In other words, he doesn’t want a surtax on the uber-wealthy to pay form national health care. And Rep. McMahon is joined by a quite a few other newly-minted Democratic representatives who are serving in affluent suburbs. The Democrats won these districts largely because of the Southern cultural swing of the Republicans during the latter half of the Gingrich Revolution. Tom DeLay and Bill Frist didn’t sell in Greenwich, Connecticut or Northern Virginia, but those are the two richest areas of the country.
Rep. McMahon is right that money doesn’t go as far on Staten Island as it does in most of the rest of the country, but that doesn’t alleviate him from his duty as a Democrat to help the president pass his health care agenda in a fiscally responsible way. That means the bill must be paid for. Who does McMahon think is going to pay for it if not the super-wealthy?
First of all, I’m not going to cry about raising taxes on couples making over 350k / year. But I think the overall point is a valid one, and it raises an interesting question : with the ease of access to copious amounts of data that we have and the sheer speed of computation, why are we still writing legislation assuming we don’t know anything and can’t figure anything out?
By that I mean why use set income levels for calculating tax rates when we could instead use income as a percent of average cost of living for your area?
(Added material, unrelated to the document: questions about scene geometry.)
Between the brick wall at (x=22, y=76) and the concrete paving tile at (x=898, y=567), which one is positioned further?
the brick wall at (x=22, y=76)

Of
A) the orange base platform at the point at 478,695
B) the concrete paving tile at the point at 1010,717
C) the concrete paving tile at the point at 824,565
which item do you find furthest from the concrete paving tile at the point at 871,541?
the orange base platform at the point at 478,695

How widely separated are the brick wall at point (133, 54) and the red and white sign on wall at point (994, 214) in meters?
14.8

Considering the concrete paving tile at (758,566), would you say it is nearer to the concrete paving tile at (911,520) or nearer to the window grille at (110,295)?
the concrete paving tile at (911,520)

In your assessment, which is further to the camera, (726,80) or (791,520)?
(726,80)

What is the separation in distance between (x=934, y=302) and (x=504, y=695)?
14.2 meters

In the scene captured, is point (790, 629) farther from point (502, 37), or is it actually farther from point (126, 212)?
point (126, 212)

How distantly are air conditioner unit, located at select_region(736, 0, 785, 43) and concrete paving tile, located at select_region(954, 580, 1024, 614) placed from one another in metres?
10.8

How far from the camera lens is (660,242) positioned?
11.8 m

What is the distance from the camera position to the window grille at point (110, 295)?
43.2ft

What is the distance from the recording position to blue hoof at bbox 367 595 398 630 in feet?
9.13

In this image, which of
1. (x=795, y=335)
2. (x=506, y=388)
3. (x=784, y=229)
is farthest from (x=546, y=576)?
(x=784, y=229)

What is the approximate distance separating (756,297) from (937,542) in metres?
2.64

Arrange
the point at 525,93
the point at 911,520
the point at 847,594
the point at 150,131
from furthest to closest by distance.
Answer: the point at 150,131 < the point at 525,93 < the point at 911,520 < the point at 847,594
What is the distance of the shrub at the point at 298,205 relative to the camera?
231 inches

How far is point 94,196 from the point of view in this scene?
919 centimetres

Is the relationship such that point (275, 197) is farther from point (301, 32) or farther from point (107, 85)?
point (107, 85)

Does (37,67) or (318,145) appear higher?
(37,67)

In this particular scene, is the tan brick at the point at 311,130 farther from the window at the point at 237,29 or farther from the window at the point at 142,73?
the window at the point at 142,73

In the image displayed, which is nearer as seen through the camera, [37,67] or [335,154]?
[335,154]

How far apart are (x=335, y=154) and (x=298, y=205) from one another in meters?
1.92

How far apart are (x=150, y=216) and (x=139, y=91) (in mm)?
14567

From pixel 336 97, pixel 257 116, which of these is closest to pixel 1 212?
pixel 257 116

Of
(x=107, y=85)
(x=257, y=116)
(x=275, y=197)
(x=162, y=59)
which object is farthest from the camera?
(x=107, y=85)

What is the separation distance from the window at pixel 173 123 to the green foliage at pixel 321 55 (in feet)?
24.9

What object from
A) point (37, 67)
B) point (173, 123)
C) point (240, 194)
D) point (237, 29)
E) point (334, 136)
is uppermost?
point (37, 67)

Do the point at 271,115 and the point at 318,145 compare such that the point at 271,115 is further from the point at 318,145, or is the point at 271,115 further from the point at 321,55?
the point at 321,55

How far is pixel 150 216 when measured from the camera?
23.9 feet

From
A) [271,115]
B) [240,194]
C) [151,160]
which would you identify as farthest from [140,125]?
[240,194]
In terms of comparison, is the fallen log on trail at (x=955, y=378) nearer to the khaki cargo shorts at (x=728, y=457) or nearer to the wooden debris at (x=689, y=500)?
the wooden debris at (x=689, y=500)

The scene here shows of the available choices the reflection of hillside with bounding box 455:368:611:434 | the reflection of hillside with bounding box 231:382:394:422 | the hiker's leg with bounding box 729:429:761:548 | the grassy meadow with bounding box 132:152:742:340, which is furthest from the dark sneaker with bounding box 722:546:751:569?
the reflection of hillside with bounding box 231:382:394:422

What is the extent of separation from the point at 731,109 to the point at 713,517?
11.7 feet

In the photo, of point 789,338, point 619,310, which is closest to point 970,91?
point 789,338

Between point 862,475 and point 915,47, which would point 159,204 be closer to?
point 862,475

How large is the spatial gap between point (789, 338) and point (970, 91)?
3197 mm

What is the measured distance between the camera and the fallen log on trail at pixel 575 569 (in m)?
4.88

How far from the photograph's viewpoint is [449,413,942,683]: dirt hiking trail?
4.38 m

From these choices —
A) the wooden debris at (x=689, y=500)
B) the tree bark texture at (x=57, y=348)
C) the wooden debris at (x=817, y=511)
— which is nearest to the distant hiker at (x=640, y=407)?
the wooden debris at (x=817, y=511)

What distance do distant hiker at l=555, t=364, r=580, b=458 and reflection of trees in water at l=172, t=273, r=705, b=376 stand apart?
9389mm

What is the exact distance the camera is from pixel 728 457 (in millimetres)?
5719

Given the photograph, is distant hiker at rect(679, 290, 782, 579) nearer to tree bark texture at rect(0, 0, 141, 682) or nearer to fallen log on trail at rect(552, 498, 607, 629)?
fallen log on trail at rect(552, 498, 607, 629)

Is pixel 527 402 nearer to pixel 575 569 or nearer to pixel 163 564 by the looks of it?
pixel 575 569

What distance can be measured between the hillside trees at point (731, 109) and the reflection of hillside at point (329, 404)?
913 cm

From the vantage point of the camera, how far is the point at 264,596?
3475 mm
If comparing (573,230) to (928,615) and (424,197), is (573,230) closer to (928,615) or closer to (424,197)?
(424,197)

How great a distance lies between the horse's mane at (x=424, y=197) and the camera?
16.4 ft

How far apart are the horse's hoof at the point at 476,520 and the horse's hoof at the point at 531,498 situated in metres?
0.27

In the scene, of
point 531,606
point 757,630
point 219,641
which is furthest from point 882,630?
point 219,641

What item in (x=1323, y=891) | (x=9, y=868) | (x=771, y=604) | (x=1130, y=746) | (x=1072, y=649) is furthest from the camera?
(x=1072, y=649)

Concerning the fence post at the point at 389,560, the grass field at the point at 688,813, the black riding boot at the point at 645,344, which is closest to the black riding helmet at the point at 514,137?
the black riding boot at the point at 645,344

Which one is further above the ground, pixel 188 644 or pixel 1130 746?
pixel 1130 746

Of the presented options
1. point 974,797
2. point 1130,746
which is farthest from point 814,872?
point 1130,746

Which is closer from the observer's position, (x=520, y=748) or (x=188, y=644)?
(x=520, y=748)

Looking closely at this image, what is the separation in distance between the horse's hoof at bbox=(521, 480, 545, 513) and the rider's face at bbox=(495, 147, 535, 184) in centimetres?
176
If you make 500% of the average cost of living for your area, maybe you pay 1% surtax for health care…600%, you pay 1.2%, etc, etc.
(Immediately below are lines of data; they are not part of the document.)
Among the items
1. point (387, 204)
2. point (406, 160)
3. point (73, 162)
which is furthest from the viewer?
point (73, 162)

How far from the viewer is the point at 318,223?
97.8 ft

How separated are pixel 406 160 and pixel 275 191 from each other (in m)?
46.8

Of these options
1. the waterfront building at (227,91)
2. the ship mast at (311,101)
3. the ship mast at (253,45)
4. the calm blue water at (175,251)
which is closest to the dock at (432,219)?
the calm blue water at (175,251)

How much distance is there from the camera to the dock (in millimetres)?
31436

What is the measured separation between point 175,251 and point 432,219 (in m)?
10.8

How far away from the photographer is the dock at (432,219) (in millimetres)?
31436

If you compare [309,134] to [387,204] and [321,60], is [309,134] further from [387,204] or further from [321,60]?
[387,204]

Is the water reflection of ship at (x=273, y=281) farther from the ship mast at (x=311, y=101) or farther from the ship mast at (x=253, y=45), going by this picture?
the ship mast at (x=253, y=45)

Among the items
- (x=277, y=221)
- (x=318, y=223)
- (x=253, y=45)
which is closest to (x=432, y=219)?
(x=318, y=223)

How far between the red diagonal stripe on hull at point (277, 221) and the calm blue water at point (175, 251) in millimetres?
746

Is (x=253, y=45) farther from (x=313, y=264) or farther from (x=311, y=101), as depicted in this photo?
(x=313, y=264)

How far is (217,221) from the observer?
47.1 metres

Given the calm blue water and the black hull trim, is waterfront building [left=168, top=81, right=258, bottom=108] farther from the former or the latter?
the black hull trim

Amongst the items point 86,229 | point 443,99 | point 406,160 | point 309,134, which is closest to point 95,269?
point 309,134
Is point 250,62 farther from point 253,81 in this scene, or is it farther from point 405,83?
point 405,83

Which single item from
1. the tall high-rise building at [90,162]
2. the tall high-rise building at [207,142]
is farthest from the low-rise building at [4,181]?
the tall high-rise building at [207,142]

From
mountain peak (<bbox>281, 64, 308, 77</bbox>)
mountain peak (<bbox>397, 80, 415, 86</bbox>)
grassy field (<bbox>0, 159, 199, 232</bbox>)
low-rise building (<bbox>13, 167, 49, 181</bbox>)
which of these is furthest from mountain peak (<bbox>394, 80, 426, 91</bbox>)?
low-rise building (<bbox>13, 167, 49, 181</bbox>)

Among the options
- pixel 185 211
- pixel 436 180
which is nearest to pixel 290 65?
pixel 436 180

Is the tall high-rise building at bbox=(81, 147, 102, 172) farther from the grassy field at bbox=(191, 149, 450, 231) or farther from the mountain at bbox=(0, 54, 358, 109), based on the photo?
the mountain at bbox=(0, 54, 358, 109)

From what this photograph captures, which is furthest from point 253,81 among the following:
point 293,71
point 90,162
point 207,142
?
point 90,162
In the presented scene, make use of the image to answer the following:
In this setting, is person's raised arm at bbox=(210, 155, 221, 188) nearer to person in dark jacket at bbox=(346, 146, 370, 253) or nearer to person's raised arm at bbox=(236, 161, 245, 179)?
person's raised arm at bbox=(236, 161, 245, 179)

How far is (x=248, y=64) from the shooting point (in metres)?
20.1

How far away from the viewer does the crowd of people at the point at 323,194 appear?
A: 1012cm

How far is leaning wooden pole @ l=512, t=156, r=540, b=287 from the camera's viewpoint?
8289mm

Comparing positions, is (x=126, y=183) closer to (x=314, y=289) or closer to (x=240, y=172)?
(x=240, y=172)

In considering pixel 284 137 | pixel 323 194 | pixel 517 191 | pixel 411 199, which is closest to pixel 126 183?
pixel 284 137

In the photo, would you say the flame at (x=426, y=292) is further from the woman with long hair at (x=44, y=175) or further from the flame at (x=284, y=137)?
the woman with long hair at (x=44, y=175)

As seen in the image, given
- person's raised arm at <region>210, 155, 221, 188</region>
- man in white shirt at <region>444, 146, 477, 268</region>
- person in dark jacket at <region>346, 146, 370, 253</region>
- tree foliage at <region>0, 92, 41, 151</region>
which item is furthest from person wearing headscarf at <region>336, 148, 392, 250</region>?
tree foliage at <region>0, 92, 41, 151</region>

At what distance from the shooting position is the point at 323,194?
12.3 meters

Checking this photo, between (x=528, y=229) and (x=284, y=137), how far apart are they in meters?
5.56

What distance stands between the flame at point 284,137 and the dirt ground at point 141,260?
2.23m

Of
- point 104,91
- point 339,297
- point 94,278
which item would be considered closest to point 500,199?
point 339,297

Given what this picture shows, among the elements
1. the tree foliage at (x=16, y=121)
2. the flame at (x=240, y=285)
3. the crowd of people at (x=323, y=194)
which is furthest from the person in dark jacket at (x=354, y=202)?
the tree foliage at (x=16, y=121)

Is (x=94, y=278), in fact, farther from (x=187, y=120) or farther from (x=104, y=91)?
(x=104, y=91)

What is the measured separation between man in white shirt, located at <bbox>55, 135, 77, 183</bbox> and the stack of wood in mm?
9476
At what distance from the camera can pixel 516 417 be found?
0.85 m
Maybe the reason we don’t do things that way is that it just sounds more complicated to the average joe and our tax code is already nightmarish enough. But it drives me nuts that we have all this information and haven’t seemed to figure out how to use it yet.
good point in the abstract, but imagine the infighting that would cause in Congress. It’s bad enough that states sabotage each other in a race to be the most tax and corporate friendly. If you take it to definable population centers, you’ve really got problems.
Taxes are taxes no matter where they come from. I do not want a road out here to keep up, no do I want a family oput here that I do not know to pay for their insurance. I will pay my taxes to keep the roads and insurances of all ppl’s and roads as the government sees fit. I have worked many many years in the force and I feel my taxes are just. they do keep, however, going up almost every years, depending on how much I make that particular year. This why I am now in a position of not working any overtime like I use to do. The old saying the more you make, the more they take. Besides, I am getting too old to do much more work than I am already doing…;o)
Good to see you Ew
how rural is your part of Tennessee?